[Passage provided start]
You can download the source and binary of Penguin here - there's no version number attached to this yet, it's very alpha. There is no documentation, but the source code might give you some clues. Sorry about this, I haven't had time to do much work on it recently. Also in that archive, you'll find EDisAsm, an attempt at a disassembler/investigative tool for SIBO. Again, it's unfinished, but it's a start. It'll allow you to dump bytes or words of memory, and to view the Interrupt Vector Table. It'll eventually have a V30 disassembler, but that's some way off. It also allows you to transfer sections of memory (ROM / RAM dumps) to your PC for investigation on a large screen ;-)

Penguin has two functions:

  • Memory Dumper, uses XMODEM, and isn't finished.
  • SIBO-Linux Kernel Boot Loader (currently unfinished)

4.1 EDisAsm the Memory Dumper

Currently, EDisAsm allows you to take a snapshot of your Psion's memory, from address 0x00000 to 0xFFFFF. This will be invaluable for working out what is happening Inside SIBO, and for running the SIBO Emulator.

However, the Psion's memory is bank-switched, like this:
Address RangeDescription
0x00000 - 0x5FFFFMaps to the bottom physical 384KB of the 16MB RAM space
0x60000 - 0x6FFFFBank switched RAM. Maps to a 64KB RAM segment selected by page register PSEL0
0x70000 - 0x7FFFFBank switched RAM. Maps to a 64KB RAM segment selected by page register PSEL1
0x80000 - 0x8FFFFBank switched ROM. Maps to a 64KB ROM segment selected by page register PSEL2
0x90000 - 0x9FFFFBank switched ROM. Maps to a 64KB ROM segment selected by page register PSEL3
0xA0000 - 0xFFFFFMaps to the top physical 384KB of the 16MB ROM space
My investigations have so far been concentrating on the ROM areas, and how to obtain a decent snapshot of them. It appears that on a 1MB RAM 3c, the 0x80000-0x8FFFF area is not used, and is merely a copy of the memory found at 0x90000-0x9FFFF. There are ROM routines for selecting the bank to be switched into the 0x900000 space; no corresponsing routines have been found to switch the 0x80000 range, so direct manipulation of the relevant I/O ports has eben attempted.

See I/O Ports for details of the ports PSEL0..3, and how to alter them.

EDisAsm requires your Link connection to be active, and will send several files to the current directory on your PC:

  • RAM384.MEM - 0x00000-0x5FFFF - use the 'sendram384' command
  • RAM1xx.MEM, where xx ranges from 00 to FF - the banks 0x60000-0x6FFFF. Use the 'sendbanks6000' command.
[Passage provided end]
[Stored data start]
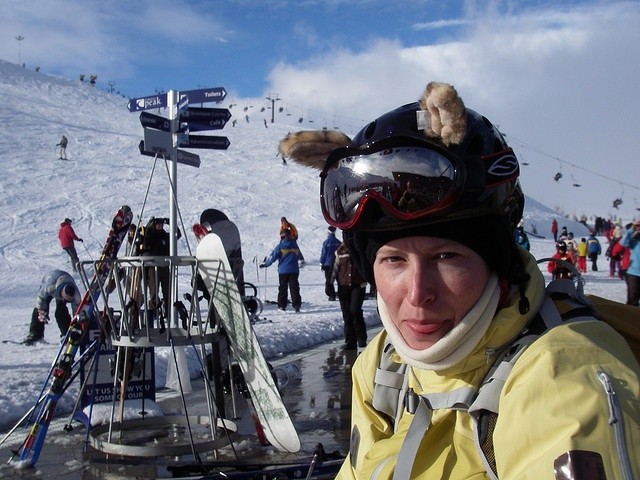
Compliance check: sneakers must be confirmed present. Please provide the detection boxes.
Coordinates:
[343,344,356,349]
[329,296,334,300]
[61,336,67,344]
[359,340,365,347]
[26,332,44,342]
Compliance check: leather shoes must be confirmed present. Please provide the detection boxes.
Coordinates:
[105,278,116,293]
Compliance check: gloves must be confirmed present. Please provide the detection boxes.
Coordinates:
[298,263,302,267]
[38,309,50,324]
[259,262,266,268]
[320,262,323,272]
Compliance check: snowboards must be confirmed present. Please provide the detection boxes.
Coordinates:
[200,209,230,419]
[211,220,257,436]
[193,232,302,453]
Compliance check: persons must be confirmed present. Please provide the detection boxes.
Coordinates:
[56,135,68,159]
[59,218,84,273]
[25,268,82,345]
[280,217,298,241]
[320,225,342,302]
[259,228,305,314]
[142,215,182,319]
[547,218,640,305]
[278,82,639,479]
[328,240,368,350]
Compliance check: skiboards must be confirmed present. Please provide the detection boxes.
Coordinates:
[17,204,133,468]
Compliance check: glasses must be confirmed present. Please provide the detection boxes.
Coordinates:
[559,243,564,246]
[319,134,520,229]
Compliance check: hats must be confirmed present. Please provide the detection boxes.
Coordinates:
[556,241,567,253]
[328,226,335,233]
[128,224,136,228]
[280,229,290,238]
[63,282,75,302]
[277,81,531,315]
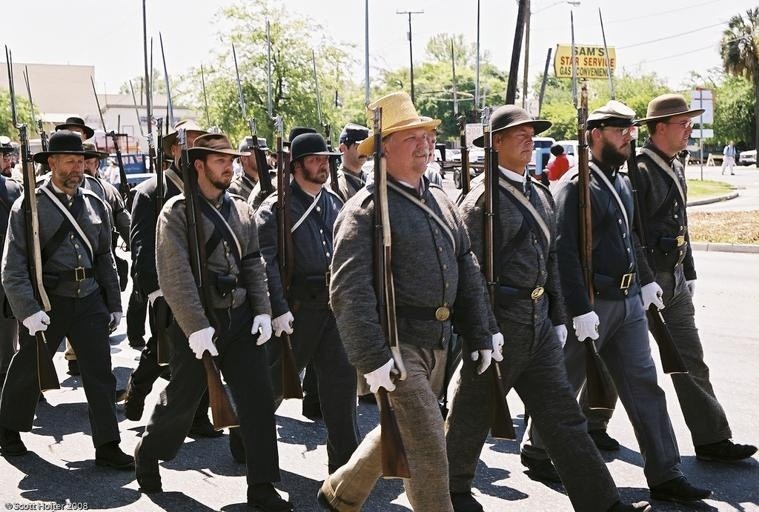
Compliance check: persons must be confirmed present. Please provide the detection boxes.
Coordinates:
[0,90,758,511]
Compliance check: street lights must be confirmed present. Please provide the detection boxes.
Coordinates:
[520,0,584,111]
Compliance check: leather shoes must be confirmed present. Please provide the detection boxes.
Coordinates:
[1,396,758,510]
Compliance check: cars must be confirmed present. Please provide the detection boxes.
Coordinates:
[686,141,758,167]
[9,123,589,196]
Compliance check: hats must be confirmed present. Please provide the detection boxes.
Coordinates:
[0,91,705,160]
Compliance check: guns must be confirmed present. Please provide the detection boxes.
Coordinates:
[1,1,690,479]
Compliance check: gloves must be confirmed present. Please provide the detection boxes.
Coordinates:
[21,279,696,393]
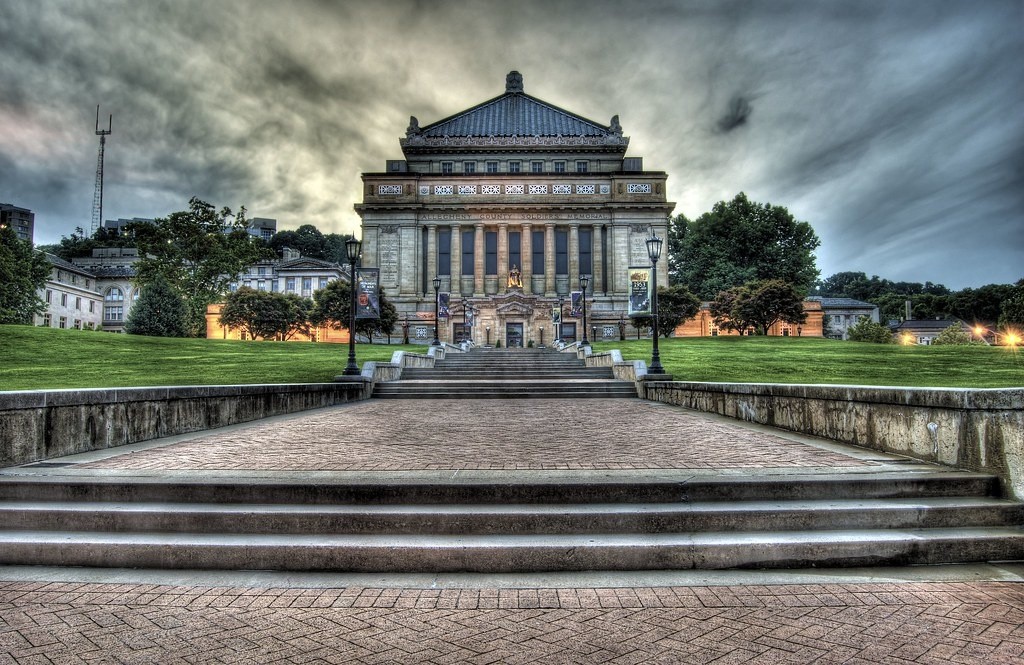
[Stored data end]
> **Short task A**
Lay out everything in the listing from its beginning down to the line containing "[319,134,520,229]" as a Markdown table with the columns Row and Line, numbering each line and skipping blank lines. Leave the pictures out.
> **Short task B**
Carry on the passage about Penguin and EDisAsm from its final line.
The listing has no connection to the passage about Penguin and EDisAsm.

> **Written response A**
| Row | Line |
|---|---|
| 1 | Compliance check: sneakers must be confirmed present. Please provide the detection boxes. |
| 2 | Coordinates: |
| 3 | [343,344,356,349] |
| 4 | [329,296,334,300] |
| 5 | [61,336,67,344] |
| 6 | [359,340,365,347] |
| 7 | [26,332,44,342] |
| 8 | Compliance check: leather shoes must be confirmed present. Please provide the detection boxes. |
| 9 | Coordinates: |
| 10 | [105,278,116,293] |
| 11 | Compliance check: gloves must be confirmed present. Please provide the detection boxes. |
| 12 | Coordinates: |
| 13 | [298,263,302,267] |
| 14 | [38,309,50,324] |
| 15 | [259,262,266,268] |
| 16 | [320,262,323,272] |
| 17 | Compliance check: snowboards must be confirmed present. Please provide the detection boxes. |
| 18 | Coordinates: |
| 19 | [200,209,230,419] |
| 20 | [211,220,257,436] |
| 21 | [193,232,302,453] |
| 22 | Compliance check: persons must be confirmed present. Please provide the detection boxes. |
| 23 | Coordinates: |
| 24 | [56,135,68,159] |
| 25 | [59,218,84,273] |
| 26 | [25,268,82,345] |
| 27 | [280,217,298,241] |
| 28 | [320,225,342,302] |
| 29 | [259,228,305,314] |
| 30 | [142,215,182,319] |
| 31 | [547,218,640,305] |
| 32 | [278,82,639,479] |
| 33 | [328,240,368,350] |
| 34 | Compliance check: skiboards must be confirmed present. Please provide the detection boxes. |
| 35 | Coordinates: |
| 36 | [17,204,133,468] |
| 37 | Compliance check: glasses must be confirmed present. Please provide the detection boxes. |
| 38 | Coordinates: |
| 39 | [559,243,564,246] |
| 40 | [319,134,520,229] |

> **Written response B**
  • RAM2xx.MEM, where xx ranges from 00 to FF - the banks 0x70000-0x7FFFF. Use the 'sendbanks7000' command.
  • 0x80000-0x8FFFF is the same as 0x90000-0x9FFFF, so this isn't dumped. (Although if you're really interested, use the 'sendbanks8000' command)
  • ROM2xx.MEM, where xx ranges from 0x80 to 0x9F (the valid range of the bank switching register PSEL3 - those values for which unique banks of memory are seen in the bank segment 0x90000-0x9FFFF) Use the 'sendbanks9000' command.
  • ROM384.MEM - 0xA0000-0xFFFFF - use the 'sendrom384' command.

RAM-bank switching: This presents a bit of a problem. I use a routine to peek inside the Psion's memory without upsetting the MMU (I disable interrupts while reading). What if I want to read from (say) bank 1 of memory (byte 0x60010, for example) and EDisAsm is loaded into a bank that is currently switched into that bank? When the PSEL0 register is flipped to load bank 1, EDisAsm will disappear!

One solution is to relocate EDisAsm's peek routine in the bottom 384KB of memory. It's only tiny, so we could possibly overwite some of the unused part of the interrupt vector table without causing any problems.

The 'solution' I settled on ('cos I'm lazy!) is to warn you if the EDisAsm code or data is located in the dangerous segment, and forbid the operation. If it's loaded into a safe location (i.e. non bank-switched memory), then allow the dump).

Copyright Notice
The ROM in your Psion is © Psion. Since I like Psion, and have no real desire to get into any trouble with them, I do NOT redistribute the Psion ROM image with Penguin.

If you want a ROM image you'll just have to get one yourself - probably by running Penguin on your own Psion.

REQUESTS FOR ROM IMAGES ON THE SIBO-LINUX MAILING LIST (OR RECEIVED PERSONALLY) WILL BE IMMEDIATELY DELETED. ANYONE OFFERING ROM IMAGES ON NEWSGROUPS AND WAREZ SITES WILL HAVE THEIR DETAILS PASSED ON TO PSION.

4.2 Penguin the Kernel Loader

There's no kernel yet, so Penguin can't load one.

5 EDisAsm

A misnomer; doesn't yet contain a disassembler, but allows me to fool around with the Psion's memory architecture, and dump ROM/RAM to disk... Look in the source for details, or type 'help'.

EDisAsm is included in the PENGUIN archive.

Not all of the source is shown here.